Caritas ambulances run out of fuel in Gaza

The Caritas mobile clinic in Khoza'a, an impoverished area lacking medical services in the south of the Gaza Strip. Credit: Katie Orlinsky/Caritas

By Caritas Jerusalem Communications Department,

Since end of February, Caritas Jerusalem operations in Gaza have been impacted by an oil supply crisis.

“It started with difficulties in communicating with our staff in the field” said Jameel Khoury, health department coordinator based in Jerusalem. “Phones lines and emails were not functioning due to power cuts”.

Now, the Caritas Jerusalem’s health centre in Gaza has had to stop some of the mobile clinic shifts in isolated areas of the Gaza Strip as service stations have run out of petrol to fuel the clinic’s van. The health centre’s generator is empty, and the staff members are working without power most of the time.

Ameen Sabbagh, Caritas Jerusalem coordinator in Gaza sees no improvement in the situation. “In the space of a month, fuel prices have doubled, transport and energy have become a luxury. But despite the lack of power, our health centre will stay open and our staff will do their best to provide care to our patients in those difficult conditions,” says Amen, adding that the centre has power only 2 days a week.

Last week, two young children died in Gaza hospital after their respiratory machine switched off during a blackout.

Gaza’s emergency medical service has halved the number of ambulances it puts on the streets. At least one hospital has cancelled non-essential operations to conserve power for its generator.

The fuel shortages have had a catastrophic effect on daily life. Gazans are enduring daily power cuts of up to 18 hours, hundreds of factories have shut down and even elevators are not working.

The narrow Gaza enclave, which contains a population of about 1.7 million squeezed into an area of about 400 sq km, gets electricity from three sources. However, supply is still insufficient to satisfy the ever-increasing needs of the strip.

It receives 17 MW from neighbouring Egypt, 120 MW from Israel, and 64 MW from the main power plant in Gaza. According to officials in the Gaza power plant, the plant does not have enough fuel, so it works only on two generating units that produce a combined 64 MW. The third unit, built in 2002, rarely runs due to shortages in industrial fuel, which is sent from Israel.

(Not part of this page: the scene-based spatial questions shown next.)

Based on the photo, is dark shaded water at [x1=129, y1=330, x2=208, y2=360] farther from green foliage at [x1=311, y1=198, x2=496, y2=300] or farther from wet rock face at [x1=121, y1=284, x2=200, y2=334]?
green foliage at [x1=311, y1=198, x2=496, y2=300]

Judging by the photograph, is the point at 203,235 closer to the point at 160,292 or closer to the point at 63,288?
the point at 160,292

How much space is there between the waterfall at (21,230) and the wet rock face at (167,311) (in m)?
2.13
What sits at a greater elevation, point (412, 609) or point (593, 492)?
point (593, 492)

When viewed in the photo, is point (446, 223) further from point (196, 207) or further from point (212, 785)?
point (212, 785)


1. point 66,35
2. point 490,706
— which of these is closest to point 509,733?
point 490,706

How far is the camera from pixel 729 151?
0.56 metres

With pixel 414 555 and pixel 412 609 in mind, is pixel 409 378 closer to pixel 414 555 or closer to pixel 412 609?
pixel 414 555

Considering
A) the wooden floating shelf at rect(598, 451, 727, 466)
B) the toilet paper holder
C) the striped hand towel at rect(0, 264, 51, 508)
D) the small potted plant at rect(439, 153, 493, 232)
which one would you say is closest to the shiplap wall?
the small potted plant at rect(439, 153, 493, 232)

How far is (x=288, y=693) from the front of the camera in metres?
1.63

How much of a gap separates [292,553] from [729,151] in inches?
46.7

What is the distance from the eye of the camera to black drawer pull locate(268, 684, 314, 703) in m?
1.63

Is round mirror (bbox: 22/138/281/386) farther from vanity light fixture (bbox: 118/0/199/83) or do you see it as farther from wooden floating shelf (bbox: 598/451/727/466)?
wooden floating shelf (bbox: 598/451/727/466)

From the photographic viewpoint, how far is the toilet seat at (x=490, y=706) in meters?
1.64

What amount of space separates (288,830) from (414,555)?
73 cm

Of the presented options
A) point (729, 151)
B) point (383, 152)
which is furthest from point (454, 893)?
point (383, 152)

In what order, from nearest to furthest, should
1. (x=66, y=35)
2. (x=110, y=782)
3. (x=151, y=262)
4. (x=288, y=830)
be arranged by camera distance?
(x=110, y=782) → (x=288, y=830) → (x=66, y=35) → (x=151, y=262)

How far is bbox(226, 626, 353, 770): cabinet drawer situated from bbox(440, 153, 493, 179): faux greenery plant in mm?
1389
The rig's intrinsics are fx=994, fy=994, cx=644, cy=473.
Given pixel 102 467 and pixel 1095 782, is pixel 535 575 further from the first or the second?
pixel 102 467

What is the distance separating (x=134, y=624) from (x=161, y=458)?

Last month, Egypt began cracking down on the illegal flow of fuel to Gaza through the network of smuggling tunnels running under their border. Gaza’s lone power plant ran out of fuel for its generators, causing outages affecting nearly two-thirds of the area’s population.

Egypt sends fuel through the Israeli-controlled Kerem Shalom crossing, citing old international understandings which limit the use of Egypt’s Rafah terminal with Gaza to the movement of passengers only.

There are 28 Egyptian Members of Parliament expected today in Gaza in the hope of finding a solution to the crisis.